EXCERPT TO READ
▼
My father was a quiet man.
Every weekday morning, he got up early, and in the silence and emptiness of the morning, he slowly, methodically polished his black shoes and the brass buttons and belt buckle of his Canadian army uniform. I never knew what he did on base. He never talked about work. Years later I would joke that he must have been a spy. He would have made a good one, my pale, thin, ordinary-looking father who knew how to keep secrets.
On warm evenings, he sat alone on the front steps, smoking a cigarette, gazing somewhere off in the distance. I thought him wise. Better, I thought, to think deep thoughts in silence than to reveal oneself with absurd chatter, like my mother. Still, I puzzled over what he liked…who he was…if he loved me.
The summer I was sixteen I was away from home for six weeks, working as a mother’s helper. I didn’t talk to anyone in my family all that time. The evening I came home, my Dad said “hello” to me; then, during dinner, “please pass the beans.” That was all. Years later I made it into a funny story, except that he should have said more and someone in my family, anyone, should have heard the stories of my first time away from home alone.
▲
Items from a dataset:
▼
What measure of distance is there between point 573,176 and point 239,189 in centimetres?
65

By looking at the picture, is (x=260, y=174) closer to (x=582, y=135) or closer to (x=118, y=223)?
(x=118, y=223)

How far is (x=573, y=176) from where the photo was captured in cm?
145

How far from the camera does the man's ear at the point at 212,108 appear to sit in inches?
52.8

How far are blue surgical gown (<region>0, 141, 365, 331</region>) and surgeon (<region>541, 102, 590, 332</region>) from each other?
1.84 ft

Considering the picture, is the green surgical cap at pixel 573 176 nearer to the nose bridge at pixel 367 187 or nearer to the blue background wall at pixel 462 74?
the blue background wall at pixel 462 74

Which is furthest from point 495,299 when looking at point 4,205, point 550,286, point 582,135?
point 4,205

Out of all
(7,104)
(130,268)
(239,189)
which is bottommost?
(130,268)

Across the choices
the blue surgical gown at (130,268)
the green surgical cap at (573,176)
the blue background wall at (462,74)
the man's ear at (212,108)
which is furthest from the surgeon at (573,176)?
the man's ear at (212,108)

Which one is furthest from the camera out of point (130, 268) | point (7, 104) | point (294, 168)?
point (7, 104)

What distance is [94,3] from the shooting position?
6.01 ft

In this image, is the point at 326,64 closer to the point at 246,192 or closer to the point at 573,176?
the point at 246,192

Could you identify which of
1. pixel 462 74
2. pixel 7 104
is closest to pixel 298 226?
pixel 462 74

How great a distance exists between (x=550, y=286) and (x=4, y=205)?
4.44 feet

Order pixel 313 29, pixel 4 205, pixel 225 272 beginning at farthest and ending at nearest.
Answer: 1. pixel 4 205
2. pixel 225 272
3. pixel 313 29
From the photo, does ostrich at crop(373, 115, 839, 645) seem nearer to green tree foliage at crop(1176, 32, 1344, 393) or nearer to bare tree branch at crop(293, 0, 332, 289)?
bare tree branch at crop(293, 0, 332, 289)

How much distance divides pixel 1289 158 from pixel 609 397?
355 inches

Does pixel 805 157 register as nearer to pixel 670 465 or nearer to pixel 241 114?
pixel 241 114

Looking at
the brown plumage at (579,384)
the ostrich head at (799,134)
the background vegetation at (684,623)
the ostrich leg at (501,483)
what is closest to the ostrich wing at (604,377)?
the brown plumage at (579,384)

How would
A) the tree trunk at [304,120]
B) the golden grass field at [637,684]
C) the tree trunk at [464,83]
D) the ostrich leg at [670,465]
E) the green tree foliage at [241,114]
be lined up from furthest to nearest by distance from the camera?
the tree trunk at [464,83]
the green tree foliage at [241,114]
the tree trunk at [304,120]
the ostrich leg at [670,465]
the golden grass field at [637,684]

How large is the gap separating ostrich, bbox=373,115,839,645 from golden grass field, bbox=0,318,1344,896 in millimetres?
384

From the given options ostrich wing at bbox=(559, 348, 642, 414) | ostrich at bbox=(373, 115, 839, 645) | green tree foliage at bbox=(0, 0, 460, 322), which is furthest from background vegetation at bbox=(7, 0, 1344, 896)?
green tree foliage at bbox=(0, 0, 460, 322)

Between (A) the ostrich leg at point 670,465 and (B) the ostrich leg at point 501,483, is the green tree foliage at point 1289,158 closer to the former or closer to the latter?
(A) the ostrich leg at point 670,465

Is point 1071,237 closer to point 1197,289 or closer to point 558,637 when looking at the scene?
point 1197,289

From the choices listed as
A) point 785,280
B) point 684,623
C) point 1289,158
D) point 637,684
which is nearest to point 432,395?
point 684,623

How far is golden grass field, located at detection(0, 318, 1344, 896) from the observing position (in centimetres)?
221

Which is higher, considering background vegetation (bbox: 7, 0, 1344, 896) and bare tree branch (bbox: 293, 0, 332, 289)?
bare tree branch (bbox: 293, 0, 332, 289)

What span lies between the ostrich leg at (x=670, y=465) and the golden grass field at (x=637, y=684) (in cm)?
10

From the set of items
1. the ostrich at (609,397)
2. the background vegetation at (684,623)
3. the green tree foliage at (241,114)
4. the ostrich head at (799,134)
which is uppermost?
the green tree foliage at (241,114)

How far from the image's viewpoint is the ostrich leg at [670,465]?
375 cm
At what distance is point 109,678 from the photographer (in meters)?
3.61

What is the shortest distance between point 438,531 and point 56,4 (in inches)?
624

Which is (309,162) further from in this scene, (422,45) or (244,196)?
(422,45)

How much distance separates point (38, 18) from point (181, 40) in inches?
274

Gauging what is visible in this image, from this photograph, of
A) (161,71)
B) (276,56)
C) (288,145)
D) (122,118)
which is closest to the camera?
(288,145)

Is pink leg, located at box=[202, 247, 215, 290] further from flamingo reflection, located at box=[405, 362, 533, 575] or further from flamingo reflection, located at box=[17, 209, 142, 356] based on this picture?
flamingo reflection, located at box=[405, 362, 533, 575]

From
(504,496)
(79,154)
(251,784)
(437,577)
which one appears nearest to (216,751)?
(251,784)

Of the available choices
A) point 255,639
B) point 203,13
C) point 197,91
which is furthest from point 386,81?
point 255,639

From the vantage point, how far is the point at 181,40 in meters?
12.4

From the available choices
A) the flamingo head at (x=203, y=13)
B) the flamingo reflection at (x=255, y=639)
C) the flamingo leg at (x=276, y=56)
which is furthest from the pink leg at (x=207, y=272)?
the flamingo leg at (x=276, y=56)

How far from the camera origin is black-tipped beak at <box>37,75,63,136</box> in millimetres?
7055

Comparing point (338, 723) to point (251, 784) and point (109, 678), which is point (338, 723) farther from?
▲
GIVEN PROBLEM A
In the passage about the quiet father, what did he polish each weekday morning? List every item.
GIVEN PROBLEM B
Write the next part of the passage about the quiet father, continuing from its final sentence.
These records have no connection to the passage about the quiet father.

EXERCISE RESPONSE A
- His black shoes
- The brass buttons of his Canadian army uniform
- The belt buckle of his Canadian army uniform

EXERCISE RESPONSE B
But I was quiet too. My mother liked to tell a story of me when I was four. A friend of hers had come to visit. I did not speak a word. After some time, the woman asked, “Can she talk?” My mother sputtered, “Of course she can talk. She just won’t, that’s all.”
I believed my father cared for me, though he never said so. I saved up bits of evidence as my mother saved snippets of string to tie together.
He and I rode together when I was a girl. He would talk enough to say where we should ride and how we should ride and take care of our horses. But we didn’t chat. Once I asked him, innocently and out of the blue, what a gelding was. He gave a brief, honest answer. My mother would have been evasive. Though I didn’t say another word, he cared about me, I decided, because he answered my question.
When I was a senior, my parents took me shopping for a prom dress. My mother and I were ready to settle on a so-so dress for twenty dollars. He said no, it wasn’t pretty enough, and he suggested a beautiful dress, aqua with embroidered chiffon layers. It was thirty-five dollars, a lot of money in those days. Proof again, I decided, that he cared about me.
When I went away to university, he wrote me only once. In fact, it was the only letter he wrote me in my entire life. It was odd. He said that he was being sent to Moncton, on the East Coast. On the way home, he’d be changing planes in Montreal, spending several hours there between flights. He didn’t mention the airline company or the time and flight number, and he didn’t write about anything else. I read the letter several times. Since he had never written me before, I felt certain he must be telling me he’d like me to meet his plane to spend time with him at the airport.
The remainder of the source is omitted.